**ИСХОДНЫЙ ТЕКСТ**:
▶

Эдит и Рихарда тепло приняли в большом, процветающем еврейском сообществе города, где действовала ячейка Комитета еврейских беженцев. При крошечном бюджете в 250 фунтов в год местные волонтеры умудрялись помогать сотням эмигрантов находить в Лидсе жилье и работу.

Встретились они в клубе молодых евреев. Для Эдит Рихард стал напоминанием о доме, о жизни, которой она лишилась,  в приятном обществе и с мечтами стать модисткой, а не выколачивать ковры. Рихард был обаятельным, славным парнем с широкой улыбкой и звонким смехом, он отлично одевался  в ладно скроенные костюмы в тонкую белую полоску и шляпы, обязательно с платочком в нагрудном кармане. На фоне йоркширских работяг в саржевых куртках, шерстяных шарфах и кепках Рихард выделялся как экзотический цветок на картофельном поле.

◀

Продолжите текст об Эдит и Рихарде в Лидсе, начав сразу после его последнего предложения.

**ИСХОДНЫЕ ПУНКТЫ**:

▶

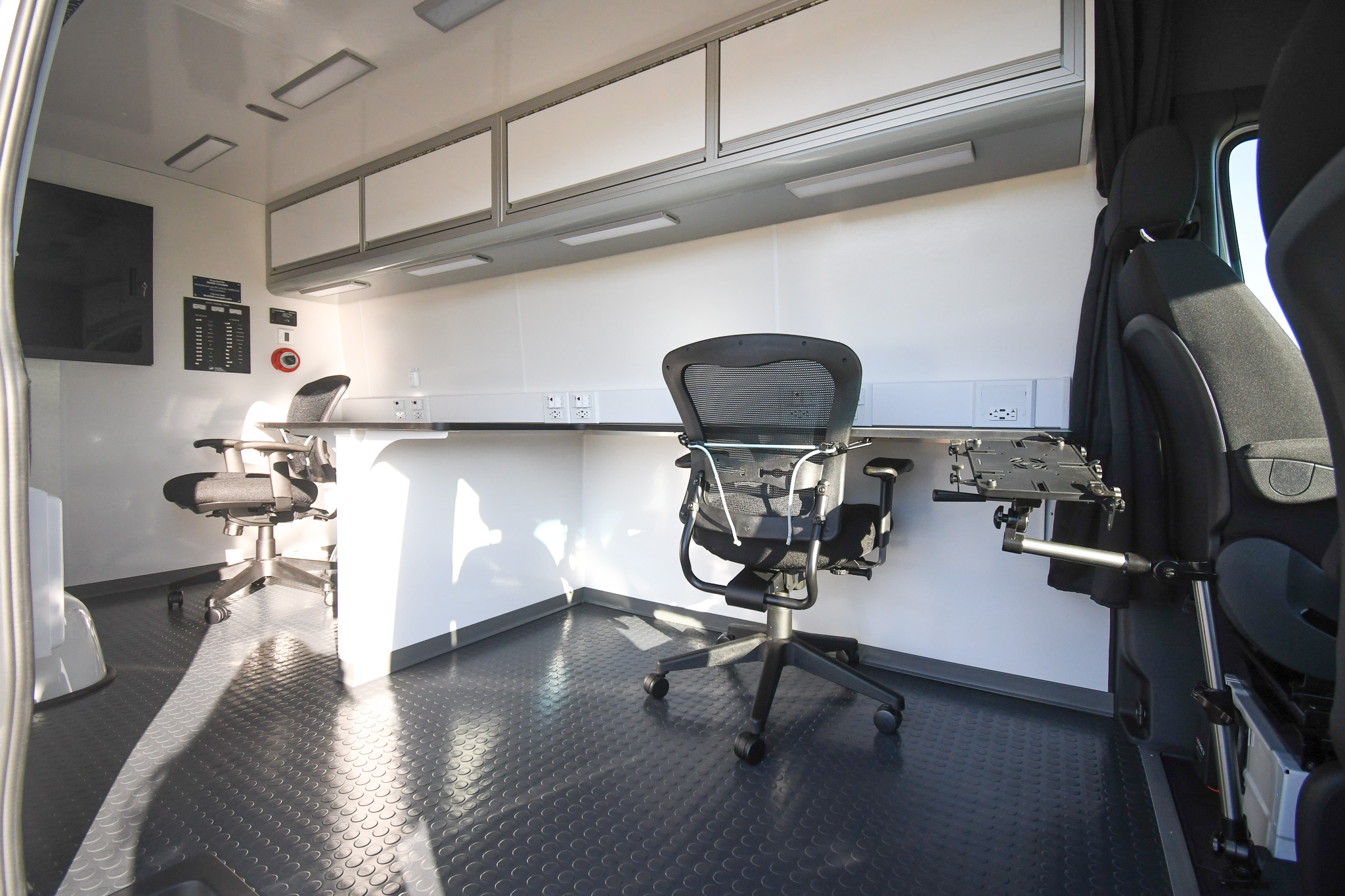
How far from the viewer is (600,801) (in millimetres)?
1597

◀
▶

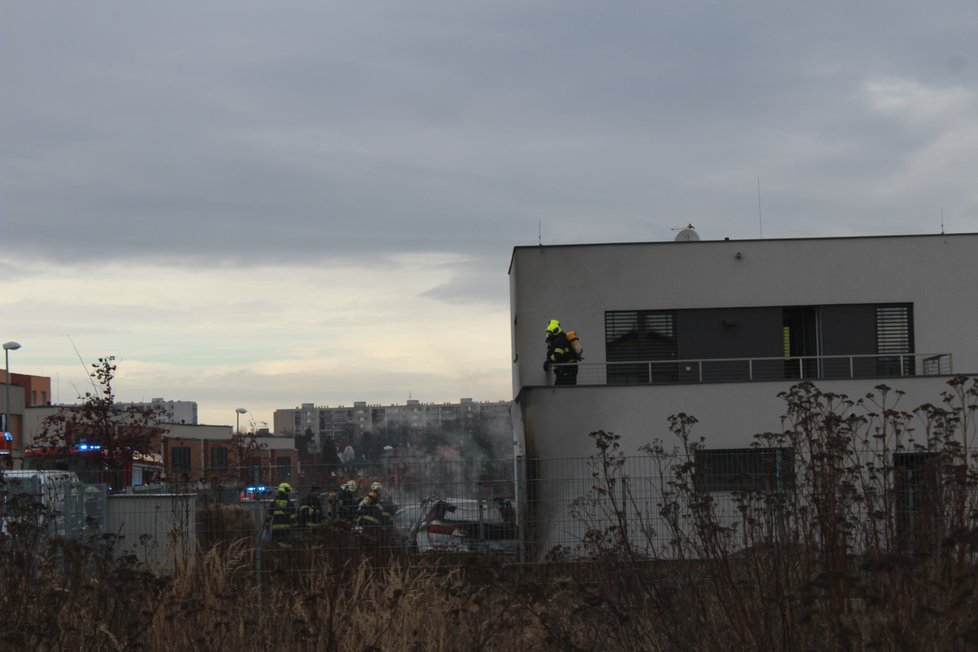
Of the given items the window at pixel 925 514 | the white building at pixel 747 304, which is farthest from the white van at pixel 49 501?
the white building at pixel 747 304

◀
▶

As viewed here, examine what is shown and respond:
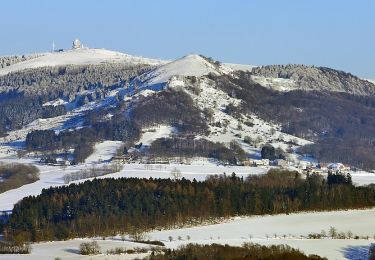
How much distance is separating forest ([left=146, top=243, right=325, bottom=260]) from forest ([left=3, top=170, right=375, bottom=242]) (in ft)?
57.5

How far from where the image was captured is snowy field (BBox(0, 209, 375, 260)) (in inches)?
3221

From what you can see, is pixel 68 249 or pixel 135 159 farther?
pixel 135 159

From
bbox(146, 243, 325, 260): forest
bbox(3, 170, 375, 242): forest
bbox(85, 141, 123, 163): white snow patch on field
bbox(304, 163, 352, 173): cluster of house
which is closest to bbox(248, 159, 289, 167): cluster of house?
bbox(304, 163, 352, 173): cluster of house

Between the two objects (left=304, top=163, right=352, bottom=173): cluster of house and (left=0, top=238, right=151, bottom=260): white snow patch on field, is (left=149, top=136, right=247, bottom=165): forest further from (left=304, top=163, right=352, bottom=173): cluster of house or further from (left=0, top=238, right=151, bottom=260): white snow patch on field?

◀

**ОТВЕТ**:
Война  пусть даже сидячая  стала для молодежи поводом не терять времени даром, и двое молодых людей, оторванных от дома, конечно, не захотели медлить. Едва миновало Рождество и начался январь, как Эдит обнаружила, что беременна. Они начали подготовку к свадьбе.

Как беженцы они были обязаны официально регистрировать любые изменения гражданского состояния. Ровно в половине десятого, в понедельник, в феврале, они явились в кабинет равви Артура Супера в Новой Синагоге Лидса, а оттуда все вместе отправились в полицейский участок, чтобы заполнить необходимые бланки. Таким образом, с помощью Объединенной Еврейской конгрегации, Контрольного комитета Совета по делам еврейских беженцев и равви Фишера, из венской Штадттемпель, будущий брак был согласован.

Выполнив бюрократические формальности, в воскресенье 17 марта 1940 года Эдит Кляйнман и Рихард Палтенхоффер поженились в Новой Синагоге на Чэйпелтон-Роуд, приметном современном здании с куполами из зеленой меди и кирпичными арками, в сердце лидского аналога Леопольдштадта.

Два месяца спустя Адольф Гитлер вторгся в Бельгию, Нидерланды и Францию. Через месяц остатки британского экспедиционного корпуса пришлось эвакуировать с побережья в Дюнкерке. Сидячей войне пришел конец. Немцы наступали, и их приход стал неотвратимым.

* * *

 Левойдва  три! Левойдва  три!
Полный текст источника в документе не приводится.